Goldman rebutted Mr Smith's comments, with its chief executive, Lloyd Blankfein, and president Gary Cohn, insisting the firm was focused on the client.

"We disagree with the views expressed, which we don't think reflect the way we run our business," the two said in a memo to the firm's 35,000 staff.

"In our view, we will only be successful if our clients are successful. This fundamental truth lies at the heart of how we conduct ourselves." Some inside the bank claimed Mr Smith's sincerity was not all that pure, amid suggestions the former trader was disgruntled after not getting a promotion.

There were also reports he had been passed over for a bonus.

Mr Smith's clients at Goldman are said to have included two of the world's largest hedge funds and three major sovereign wealth funds in the Middle East and Asia.
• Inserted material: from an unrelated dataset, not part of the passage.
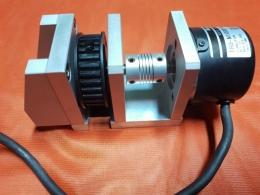 ROTARY ENCODER MOTOR,로터리 엔코더모터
Mr Smith's central claim in his resignation letter that Goldman pursued its own profit at the expense of its customers is common among the bank's critics.

Former Goldman Sachs customers are likely to take close interest in Mr Smith's comments.

One, the Australian hedge fund Basis Capital, last year filed a suit worth $US1 billion ($937 million) against Goldman Sachs in a New York court.

One of the funds operated by Basis claims it was misled by the Wall Street giant, which allegedly sold it a toxic package of subprime mortgages that collapsed.

In its filing, a fund managed by Basis described a scheme by Goldman to sell a batch of dubious securities from early 2007 linked to US subprime mortgages.

It also claimed the bank was making large bets against the securities at the same time it was reassuring clients they were sound.

"The matter is still very much alive," a spokesman for Basis said yesterday.

Goldman Sachs has said it would vigorously defend the Basis claim.